Bis heute schreibt Klimek unter anderem regelmäßig für ‘Die Zeit’ und seit Anfang des Jahres auch für das neu aufgestellte österreichische Wochenmagazin ‘News’. Klimek ist außerdem Chefredakteur von ‘Schluck – das anstößige Weinmagazin’. Fantastisches Design, hochwertiger Druck. Gegen den Trend gibt es keine Online-Artikel. „Wir schreiben hier vollkommen anders über Wein, so einen Weinjournalismus hat es bisher noch nicht gegeben. ‘Schluck’ kaufen auch Leute, die sich gar nicht für Wein interessieren, weil sie es einfach unterhaltsam finden.“

Berlin Calling

„Berlin zieht seit Jahrzehnten Leute wie mich an. Sie gehen nach Berlin aus einem bestimmten Grund: um von ihrer eigenen Vergangenheit Abstand zu nehmen, sich neu zu erfinden und auch scheitern zu dürfen.” Das hatte Klimek 2009 auch bitter nötig.
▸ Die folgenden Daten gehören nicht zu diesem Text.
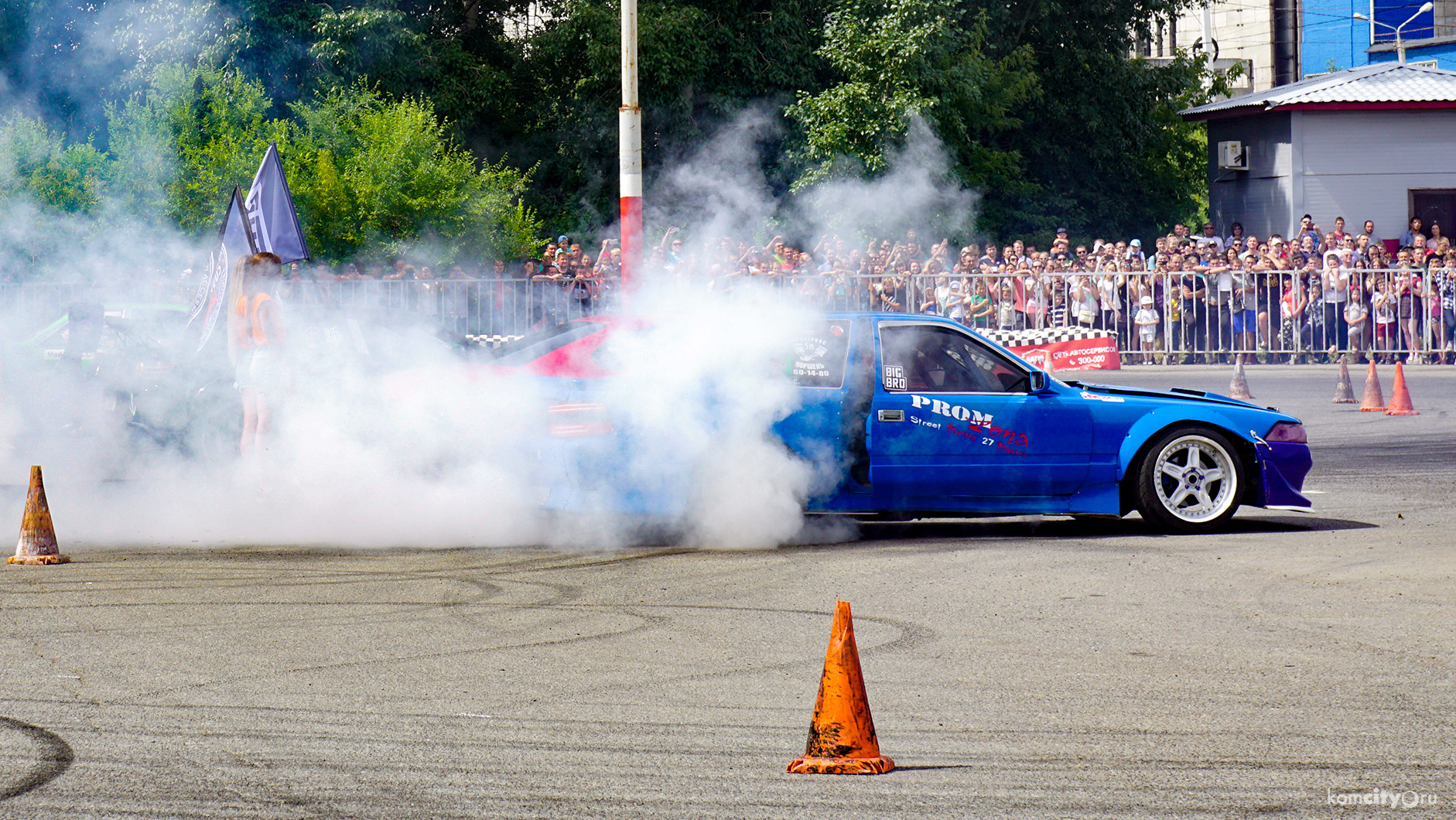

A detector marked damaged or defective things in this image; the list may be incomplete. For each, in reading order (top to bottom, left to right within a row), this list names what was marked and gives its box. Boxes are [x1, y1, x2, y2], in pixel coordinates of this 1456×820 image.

rusty traffic cone [1229, 357, 1252, 401]
rusty traffic cone [1333, 354, 1357, 401]
rusty traffic cone [1351, 360, 1386, 410]
rusty traffic cone [1380, 362, 1415, 416]
rusty traffic cone [10, 469, 68, 565]
rusty traffic cone [791, 600, 890, 774]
Sein Engagement als Regisseur eines Dokumentarfilms über den skandalträchtigen Wiener Tausendsassa und verurteilten Mörder Udo Proksch (Lucona Affäre) platzte.

Was ist damals passiert? „Darüber gibt es eine Verschwiegenheitsvereinbarung, und an die halte ich mich auch.” Den Film „Udo Proksch – Out of Control“ hat er nie gesehen. In Berlin fand er eine neue Heimat. Eine Stadt, die seinem Naturell eher entspricht, oder umgekehrt, die ihn besser erträgt: „Kreativität wird geschätzt. Es ist wie in New York: du bist was du bist, an dem Punkt wo du bist, und wenn du es nicht dauerhaft leistest, wirst du fallen gelassen. Vom Schmähtandeln kannst ned leben. Berlin ist eine harte Stadt, ich mag ihre wärmende Kälte.“

Da sei in Wien ganz anders. „Dieses Gemauschel, das Leistungsschmälernde, das ist in Deutschland undenkbar. In Österreich bist du erst wer wenn du tot bist oder dich gebührlich verhältst.“

Ein Vergleich zwischen Wien und Berlin von Klimek wurde lokal populär. „Ich hätte gerne, dass es heute Nacht ordentlich brennt.“, postete Klimek exklusiv eingeschränkt für seine damals 4.500 Facebook-Freunde am Abend des Wiener Akademikerballs 2014. Später setzt er nach, dass Wien nur ein „Krawallerl“ erlebt habe, das es in Berlin nicht einmal in eine Lokalzeitung geschafft hätte. Florian Klenk, Chefredakteur der Wochenzeitung Falter, zitierte den ersten Satz. Klimek zitierte ihn wegen des Zitats vor den Presserat, der die Beschwerde abwies. „Klenk kam nachher zu mir und hat mir ein Wording präsentiert, zu dem wir beide stehen können. Das Wording heißt: Er hat einen Fehler gemacht, das zu zitieren. Und ich habe maßlos, sogar beispiellos überreagiert. Händeschütteln und weitermachen.“

Beef-Alert: Alarmstufe Grüngrün

Auf alle möglichen Fragen hat Manfred Klimek noch mehr Antworten. Angefangen bei Lebensweisheiten („Weißt du, was der Garant für sexuelle Treue ist? Einfach gscheit pudern und Intimität herstellen, die exklusiv bleibt“) bis hin zum täglichen politischen Kommentar.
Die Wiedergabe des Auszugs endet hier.